During this time, Solar Orbiter’s Heliospheric Imager instrument was trained on the planet, to see if it could pick up anything interesting. This is not without precedent: NASA’s Parker Solar Probe and the ESA’s Mercury probe BepiColombo have also taken a close squiz at Venus during gravity assist flybys.
Between reports of recent volcanic activity and weird molecules in the atmosphere, the planet is looking increasingly interesting, yet only one probe is currently active, Japan’s Akatsuki. Thus, flybys provide an opportunity to gather additional data with different suites of instruments.
This approach has given us some really interesting information. Parker, for instance, detected surface features through Venus’s thick cloud layer; no one was expecting it to be able to, but the fact that it could opens up some new observation possibilities.
On another flyby, Parker detected radio emissions from Venus – the first such recordings in three decades, allowing new insight into how the Sun’s cycles affect the planet’s atmosphere.
So you can see why the Solar Orbiter team was geared up to take some readings as the probe swung around the darkened nightside of Venus. Sadly, it was not to be.

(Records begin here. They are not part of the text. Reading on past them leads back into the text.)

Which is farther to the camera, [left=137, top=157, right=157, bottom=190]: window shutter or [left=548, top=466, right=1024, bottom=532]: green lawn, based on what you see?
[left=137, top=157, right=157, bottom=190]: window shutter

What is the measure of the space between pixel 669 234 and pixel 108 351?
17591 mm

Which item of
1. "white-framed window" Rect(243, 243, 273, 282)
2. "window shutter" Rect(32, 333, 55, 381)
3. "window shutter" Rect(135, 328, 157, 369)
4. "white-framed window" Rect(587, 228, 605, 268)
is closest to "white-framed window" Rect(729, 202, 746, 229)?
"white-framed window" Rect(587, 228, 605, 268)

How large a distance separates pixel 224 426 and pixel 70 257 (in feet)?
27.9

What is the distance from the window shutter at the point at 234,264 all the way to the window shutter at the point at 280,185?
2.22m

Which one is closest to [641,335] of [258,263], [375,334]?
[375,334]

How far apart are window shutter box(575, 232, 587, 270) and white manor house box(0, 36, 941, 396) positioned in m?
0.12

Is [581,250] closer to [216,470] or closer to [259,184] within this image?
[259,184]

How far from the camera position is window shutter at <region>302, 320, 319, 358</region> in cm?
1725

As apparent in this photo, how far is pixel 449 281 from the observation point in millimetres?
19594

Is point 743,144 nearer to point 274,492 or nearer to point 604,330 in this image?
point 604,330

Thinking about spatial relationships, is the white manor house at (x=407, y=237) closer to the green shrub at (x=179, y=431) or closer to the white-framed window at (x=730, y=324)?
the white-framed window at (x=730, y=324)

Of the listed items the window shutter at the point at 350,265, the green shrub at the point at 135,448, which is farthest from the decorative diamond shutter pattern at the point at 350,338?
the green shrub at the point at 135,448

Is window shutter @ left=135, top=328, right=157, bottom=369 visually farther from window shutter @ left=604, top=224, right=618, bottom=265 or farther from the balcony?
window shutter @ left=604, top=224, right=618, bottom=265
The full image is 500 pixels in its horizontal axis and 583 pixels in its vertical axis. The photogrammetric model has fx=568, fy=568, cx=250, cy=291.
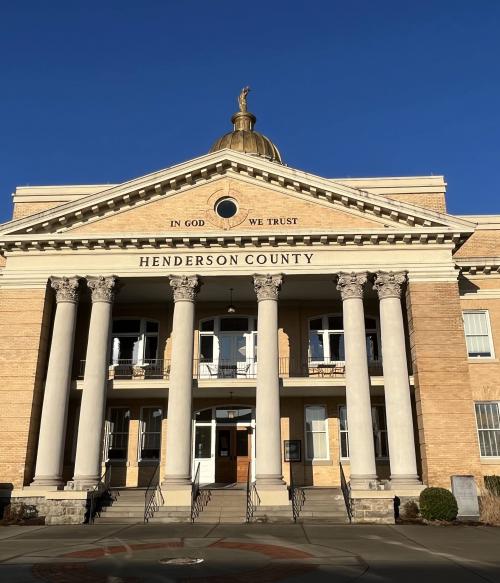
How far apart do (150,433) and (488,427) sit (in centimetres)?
1350

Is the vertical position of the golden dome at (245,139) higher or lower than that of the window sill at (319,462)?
higher

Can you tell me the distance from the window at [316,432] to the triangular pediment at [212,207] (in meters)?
7.79

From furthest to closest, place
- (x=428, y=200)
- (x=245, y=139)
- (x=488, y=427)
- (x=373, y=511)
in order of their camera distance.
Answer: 1. (x=245, y=139)
2. (x=428, y=200)
3. (x=488, y=427)
4. (x=373, y=511)

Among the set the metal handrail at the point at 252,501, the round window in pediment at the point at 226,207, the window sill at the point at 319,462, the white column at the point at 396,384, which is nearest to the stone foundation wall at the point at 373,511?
the white column at the point at 396,384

The planet is just way, way too shiny, reflecting roughly 75 percent of the sunlight that hits it.
You can see how this turns Venus into a white, featureless ball in the above video taken by the BepiColombo probe just a day later, as it performed a gravity assist maneuver of its own on 10 August.
“Ideally, we would have been able to resolve some features on the nightside of the planet, but there was just too much signal from the dayside,” said astrophysicist Phillip Hess of the Naval Research Laboratory of the Solar Orbiter images.
“Only a sliver of the dayside appears in the images, but it reflects enough sunlight to cause the bright crescent and the diffracted rays that seem to come from the surface.”
Nevertheless, it makes for an absolutely stunning video, with the gleaming crescent Venus slipping past the probe, and the Taurus constellation stars Xi Tauri and Omicron Tauri in the background.
Solar Orbiter will be performing six more Venus gravity assists in the coming months and years. Maybe one of those will be able to capture more information, while we wait for NASA’s two upcoming missions to the mesmerizing alien world.